§ Exercise requirements
Output the portion of the obituary starting with "The wards at" and going on through "surgical house job.", copied word for word.

§ Supplied passage
Content starts

Robert Pracy – Obituary

Written by Mr Paul Pracy

Robert Pracy was born in Atherstone, Warwickshire. He went to school at Atherstone Grammar School in 1929. In 1932 he became a boarder at Berkhamsted School in Hampshire. He went to St Bartholomew’s Hospital Medical School in 1939 and started his medical degree. Following the outbreak of the war the preclinical school was evacuated to Cambridge, where the two year preclinical course was compressed into four terms. He stayed in Cambridge for another nine months to work in the anatomy department before returning to London.

The wards at Bart’s had been cleared to make room for air raid casualties and so much of the clinical course was taught in the ‘sector’ hospitals, Friern Barnet and Hill End near St Albans. He qualified MRCS LRCP in 1944 and MBBS the following year, while doing his surgical house job.

In 1947, after completing a number of junior attachments in London, he was posted to Trieste for his national service. This sparked a life long affection for all things Italian and he was proud of his conversational Italian, which he took every opportunity to use. On his return to the UK, on the advice of his life long friend Robin McNab-Jones, he decided to embark on training as an ENT surgeon. He was a registrar at the Royal National Throat Nose and Ear Hospital at Gray’s Inn Road and Golden Square and then a Senior registrar in Manchester. He passed his FRCS in 1953.

Content ends

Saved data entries
Content starts

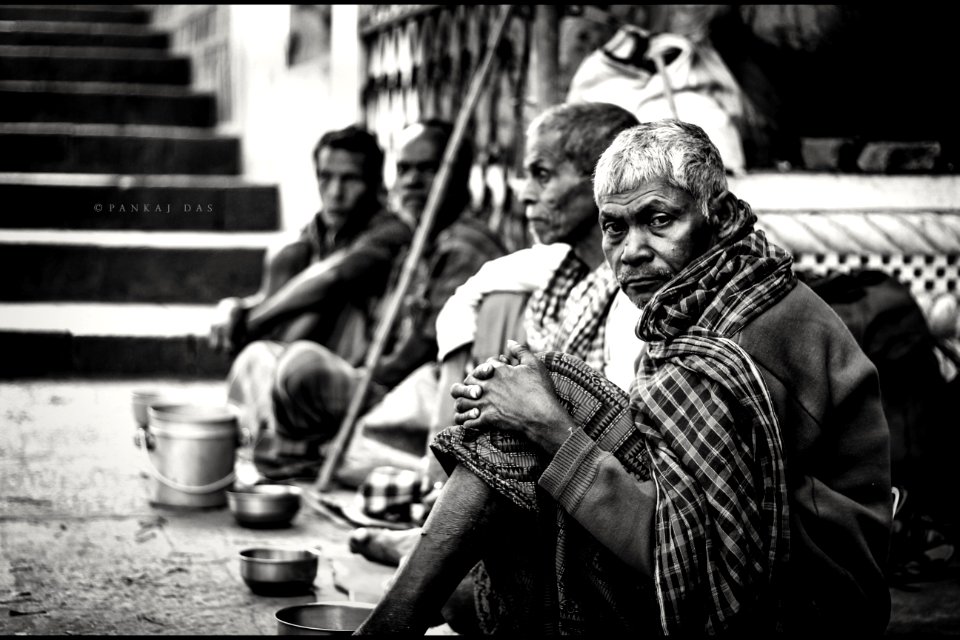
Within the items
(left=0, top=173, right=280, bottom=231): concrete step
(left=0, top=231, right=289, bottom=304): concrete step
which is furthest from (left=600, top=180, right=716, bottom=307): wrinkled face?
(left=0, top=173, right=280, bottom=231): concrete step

Content ends
Content starts

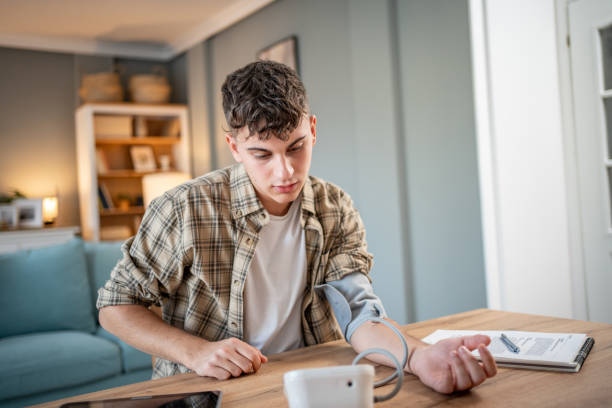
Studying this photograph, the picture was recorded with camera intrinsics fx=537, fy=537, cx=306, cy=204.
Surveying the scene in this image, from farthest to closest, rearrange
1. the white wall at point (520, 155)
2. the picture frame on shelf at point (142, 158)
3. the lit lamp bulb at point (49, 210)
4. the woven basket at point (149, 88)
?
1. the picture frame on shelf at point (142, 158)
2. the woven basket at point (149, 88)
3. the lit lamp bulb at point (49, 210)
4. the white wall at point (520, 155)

Content ends

§ Answer to this problem
The wards at Bart’s had been cleared to make room for air raid casualties and so much of the clinical course was taught in the ‘sector’ hospitals, Friern Barnet and Hill End near St Albans. He qualified MRCS LRCP in 1944 and MBBS the following year, while doing his surgical house job.